Goh, Brian K. P., Chou, Joanne F., Zheng, Jian, DeMatteo, Ronald P., Balachandran, Vinod P., Kam, Juinn Huar, Ijzermans, Jan N. M., Lee, Ser Yee, Kingham, T. Peter, Chung, Alexander Y. F., Groot Koerkamp, Bas, Lapointe, Réal, Buettner, Stefan, Turcotte, Simon, Ooi, London L. P. J., Chan, Chung Yip, Majella Doyle, Maria B., Gönen, Mithat, Vachharajani, Neeta, Jeyaraj, Prema R., Allen, Peter J., Teo, Jin Yao, Jarnagin, William R., Cheow, Peng Chung, Chow, Pierce K. H., Vandenbroucke-Menu, Franck, Chapman, William C., D’Angelica, Michael I.
Objective: This study aims to validate a previously reported recurrence clinical risk score (CRS).
Summary of Background Data: Salvage transplantation after hepatocellular carcinoma (HCC) resection is limited to patients who recur within Milan criteria (MC). Predicting recurrence patterns may guide treatment recommendations.
Methods: An international, multicenter cohort of R0 resected HCC patients were categorized by MC status at presentation. CRS was calculated by assigning 1 point each for initial disease beyond MC, multinodularity, and microvascular invasion. Recurrence incidences were estimated using competing risks methodology, and conditional recurrence probabilities were estimated using the Bayes theorem.

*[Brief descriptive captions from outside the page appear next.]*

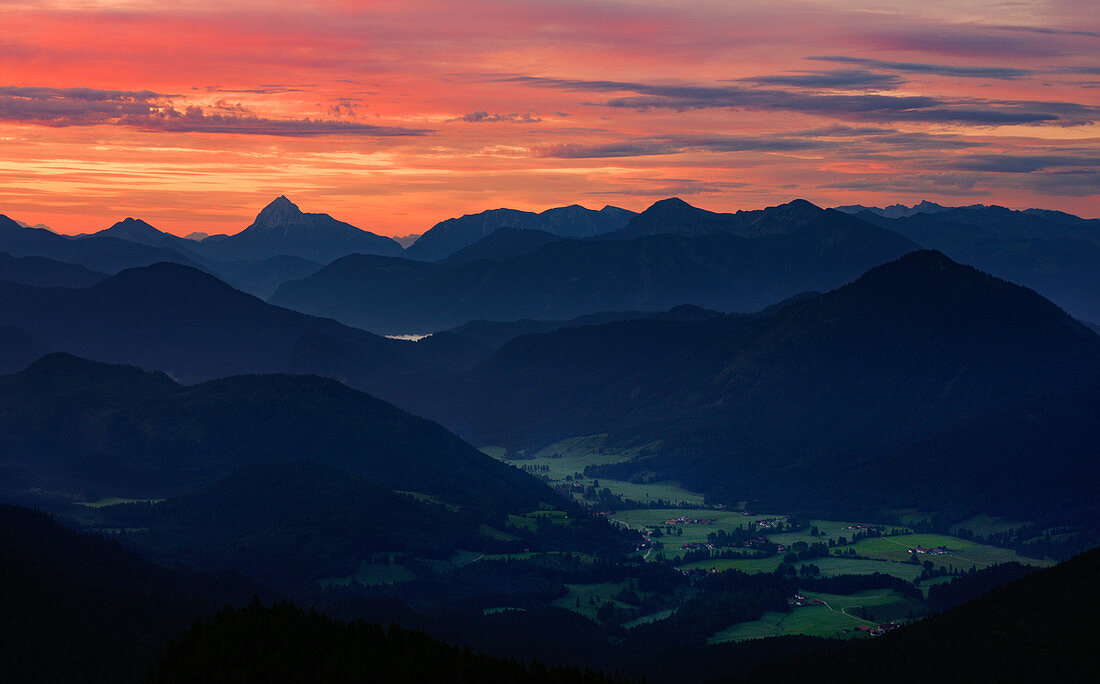 Mountain silhouettes with Jachenau am Walchensee at sunrise, from Jochberg, Bavarian Prealps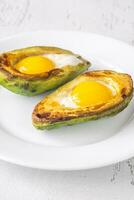 Baked eggs in avocado photo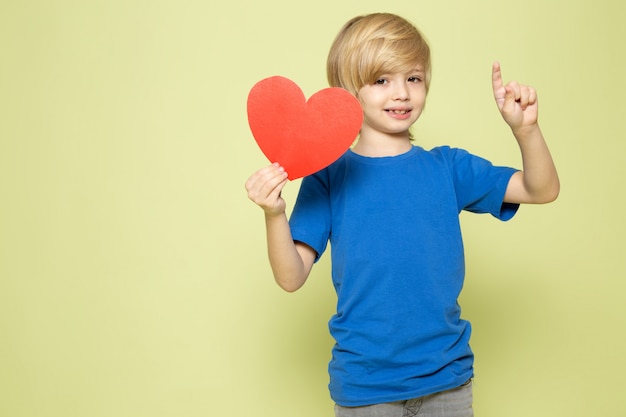 Una vista frontal sonriente niño rubio con forma de corazón en camiseta azul en el espacio de color piedra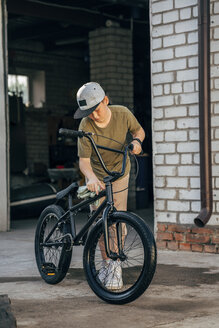 Boy cleaning bmx bike on yard - VPIF01196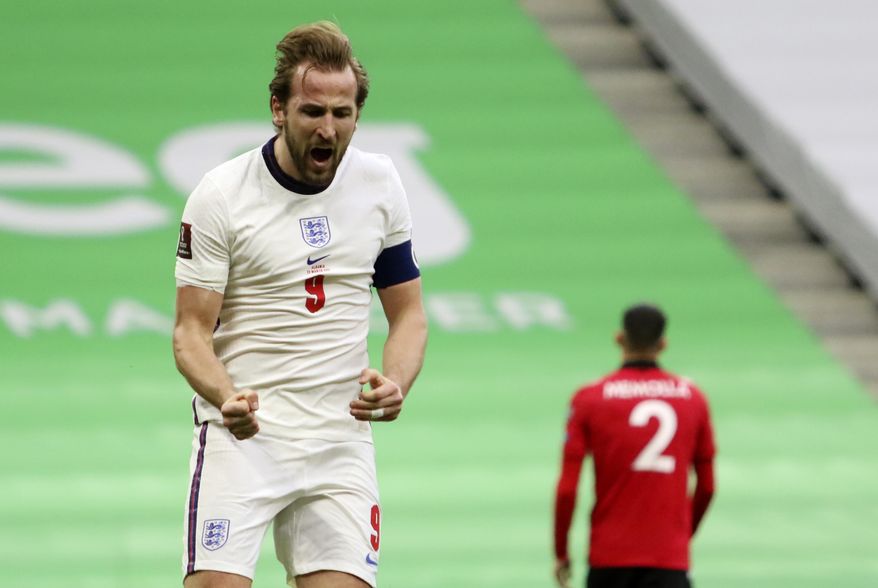 England&#39;s Harry Kane celebrates his side&#39;s first goal during the World Cup 2022 group I qualifying soccer match between Albania and England at Air Albania stadium in Tirana, Sunday, March 28, 2021. England won 2-0. (AP Photo/Hektor Pustina)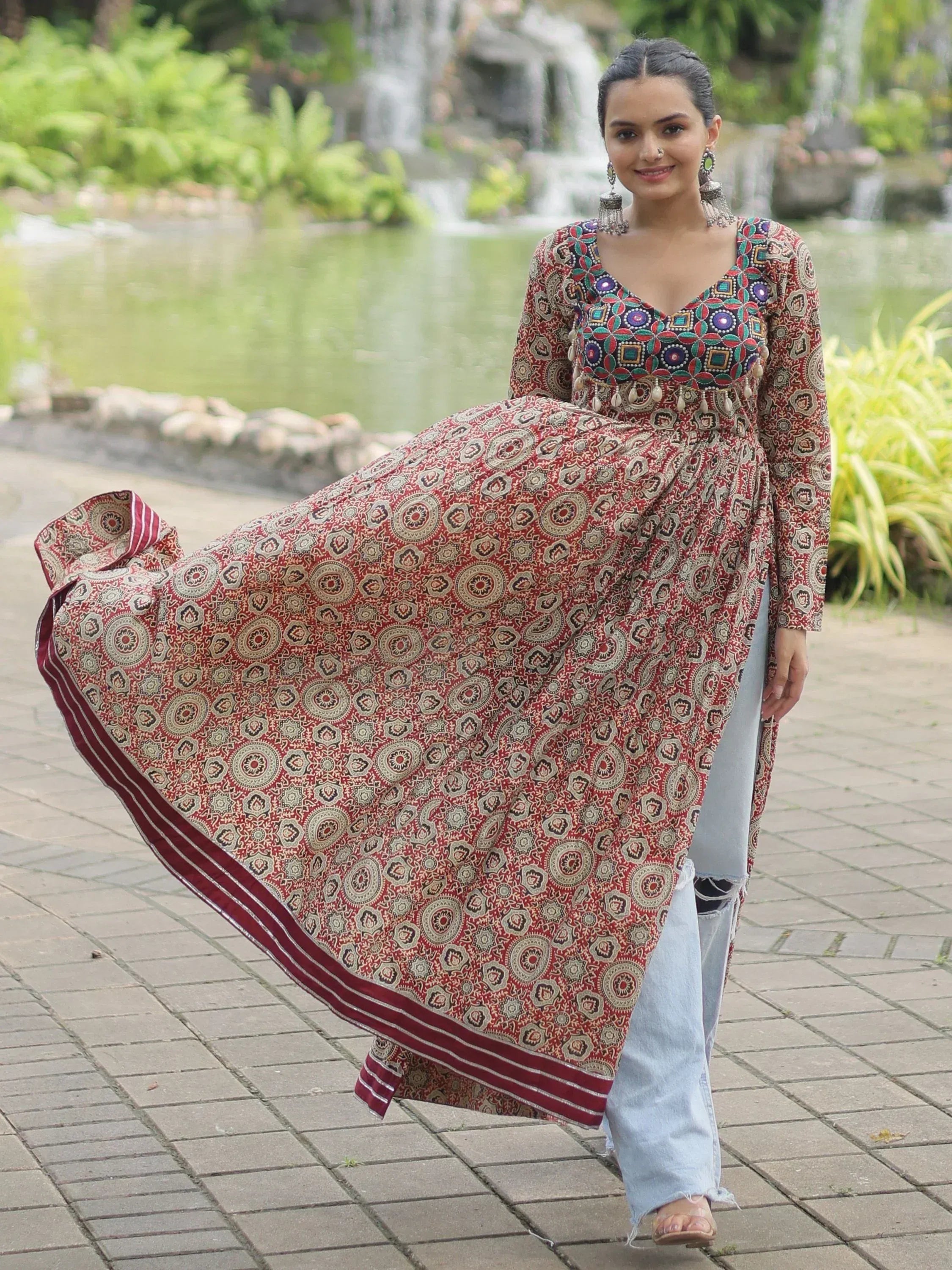 Woman in red printed ethnic gown with mirror work, paired with jeans, walking near garden pond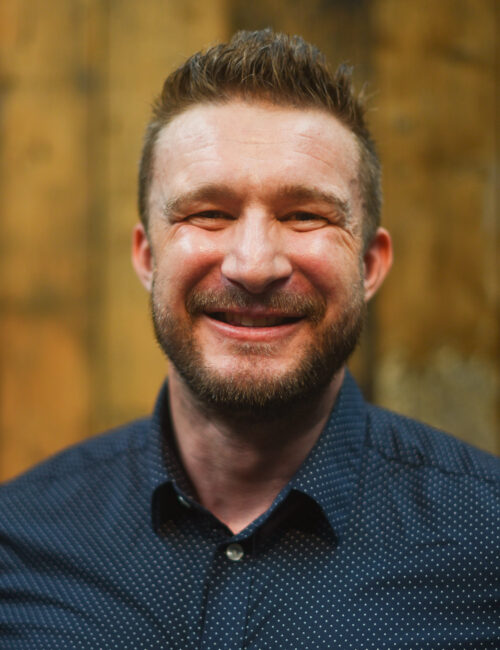 A headshot image of Alex Crawford smiling towards the camera.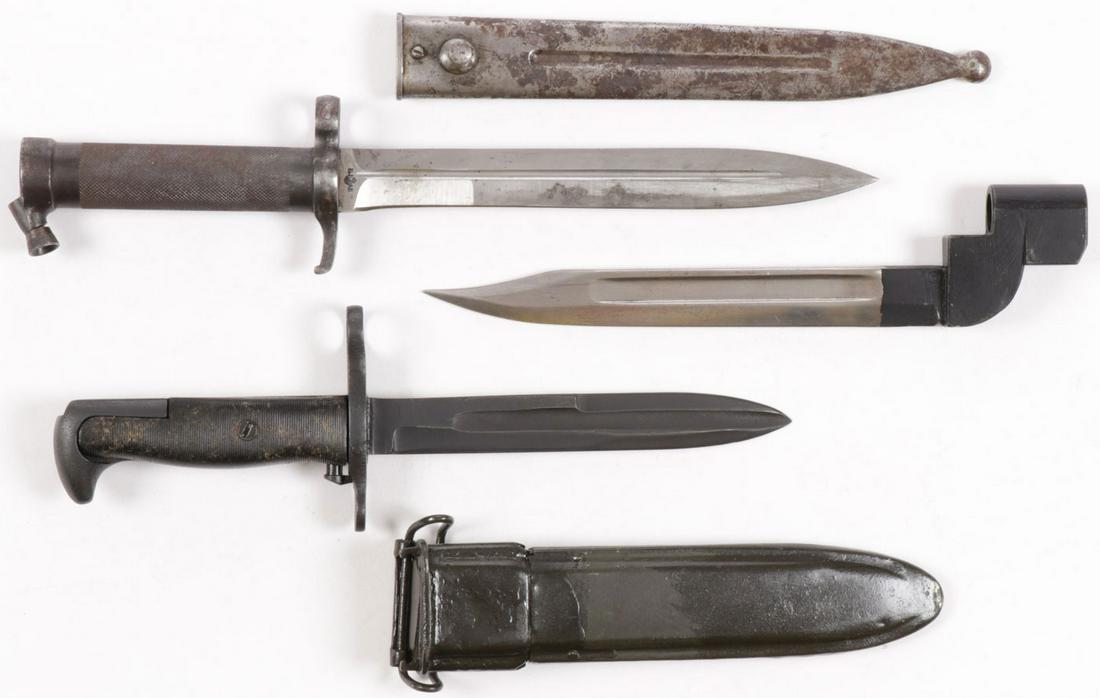 VINTAGE BAYONET GROUP: VINTAGE BAYONET GROUP. Comprising a Swedish bayonet (top row), a British No. 9 socket bayonet, dated 1949, and a US Korean War era cut down M1 Garande bayonet. Greatest length 13.75 inches. SHIPPING N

Results: From 1992 to 2015, 1023 patients were identified, of whom 613 (60%) recurred at a median follow-up of 50 months. CRS was well validated in that all 3 factors remained independent predictors of recurrence beyond MC (hazard ratio 1.5–2.1, all P < 0.001) and accurately stratified recurrence risk beyond MC, ranging from 19% (CRS 0) to 67% (CRS 3) at 5 years. Among patients with CRS 0, no other factors were significantly associated with recurrence beyond MC. The majority recurred within 2 years. After 2 years of recurrence-free survival, the cumulative risk of recurrence beyond MC within the next 5 years for all patients was 14%. This risk was 12% for patients with initial disease within MC and 17% for patients with initial disease beyond MC.
Conclusions: CRS accurately predicted HCC recurrence beyond MC in this international validation. Although the risk of recurrence beyond MC decreased over time, it never reached zero.